My intention for this website is to post something weekly. Tapas, or discipline, is my on-going personal work. Working for myself in a lot of ways is not glamorous and the constant updating of social media is not my cup of golden milk. So, sometimes I take a step back and have a break. Someday soon I'll hire a social media strategist who can shine in this area so I can shine in my little cocoon of self-care musings and working with clients. And so, alas, here is a late blog post.
There's a saying in the wellness world about the Universe trying to get our attention. It first begins with a little knock, a little intuition or feeling we might have, but ignore. Then it may progress to a louder knock, or a deeper, unshakable feeling that we still somehow choose to ignore. And then it's even louder, banging, aching to be heard, "hello?! IM OVER HERE JUST OPEN THE FREAKING DOOR AND I'LL PROVIDE YOU WITH WHAT YOU'RE ASKING FOR." And still we don't listen. We come up with excuses about why we shouldn't open the door.
Until finally, the Universe takes the door down and hits you over the head with a 2x4 to get your attention, and we are forced to. An example might be that you are ignoring the cues from your body that you need rest. The Universe 2x4 is delivered in the form of a broken leg. You are forced to rest! The 2x4 is always pretty extreme and cannot be ignored.
My 2x4 happened just yesterday. I was about to teach a yoga class in a studio at an old mill as I have done for a couple years. There was an old wooden ladder behind the door as it has been for a while. I went to close the door before class, turned around, and the next thing I know the ladder fell on top of me and hit my head. WHABAM. A literal 2x4, straight to the head.
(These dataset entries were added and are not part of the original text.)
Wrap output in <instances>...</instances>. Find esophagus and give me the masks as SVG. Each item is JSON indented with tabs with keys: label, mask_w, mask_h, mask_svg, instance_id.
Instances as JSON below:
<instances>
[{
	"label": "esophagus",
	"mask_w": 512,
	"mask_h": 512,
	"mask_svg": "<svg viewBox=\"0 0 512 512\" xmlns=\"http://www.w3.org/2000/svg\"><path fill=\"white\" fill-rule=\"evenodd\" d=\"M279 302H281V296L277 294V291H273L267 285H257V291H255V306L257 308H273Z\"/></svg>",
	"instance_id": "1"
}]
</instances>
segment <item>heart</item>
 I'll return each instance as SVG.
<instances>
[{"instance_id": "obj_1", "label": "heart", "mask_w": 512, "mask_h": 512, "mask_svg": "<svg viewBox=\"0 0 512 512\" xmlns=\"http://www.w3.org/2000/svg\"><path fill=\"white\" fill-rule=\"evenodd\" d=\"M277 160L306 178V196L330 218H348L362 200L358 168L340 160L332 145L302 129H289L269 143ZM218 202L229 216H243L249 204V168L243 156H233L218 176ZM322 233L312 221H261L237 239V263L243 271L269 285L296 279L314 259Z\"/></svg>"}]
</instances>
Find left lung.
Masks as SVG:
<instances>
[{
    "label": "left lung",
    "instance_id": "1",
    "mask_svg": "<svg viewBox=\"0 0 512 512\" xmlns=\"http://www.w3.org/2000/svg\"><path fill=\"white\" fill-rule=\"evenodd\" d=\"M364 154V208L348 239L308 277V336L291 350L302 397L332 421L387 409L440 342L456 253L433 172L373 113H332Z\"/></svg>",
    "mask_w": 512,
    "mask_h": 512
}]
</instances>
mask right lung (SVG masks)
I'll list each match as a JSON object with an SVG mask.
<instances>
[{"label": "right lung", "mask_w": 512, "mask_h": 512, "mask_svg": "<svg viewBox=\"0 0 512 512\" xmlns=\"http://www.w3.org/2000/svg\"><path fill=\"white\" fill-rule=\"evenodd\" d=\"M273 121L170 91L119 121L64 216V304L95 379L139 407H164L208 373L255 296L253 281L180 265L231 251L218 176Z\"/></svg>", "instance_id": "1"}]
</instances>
Adrenaline was up. I felt a responsibility to my students to teach anyway, and I thought I could use some deep breathing myself. So the show went on. Afterward, I felt so loopy and I wasn't sure if it was because my head was hit or all the pranayama we did. It took me a while to sit and collect myself, and the best way I could describe how I was feeling was drunk and maybe high. In a strange way, I felt totally relaxed, but out of my own mind. Like I shouldn't be driving, and I was moving slow.
I ended up at the hospital to be sure nothing more serious took place. I received a cat scan and slept for a long time and only started to feel a little less drunk, but still drunk nonetheless.
It was deemed a concussion. The doctors recommendation? Avoid screens (TV, computer, cell phone) and eat meals silently. I thought, oh my gosh, this is what I try to teach my clients to do on a daily basis! I was so happy for this recommendation from a Western Doctor, and yet, I was also saddened that this advice is only shelled out after a head injury! I also added some apple pie to my doctors orders, because it's so grounding and I need some of that!
It's been a big week. My boyfriend's sister was married, I got sick, received a concussion, missed some work, and we are moving! WHAT.
The Universe is trying to get my attention. It's forcing me to pause and stop and collect myself, and it's also giving me the gift of time. Time to re-establish home.
And so, I leave you with this plain old blog post, recounting my story, in the hopes that you will listen to the knock the first time, and not need to receive a Universe 2x4.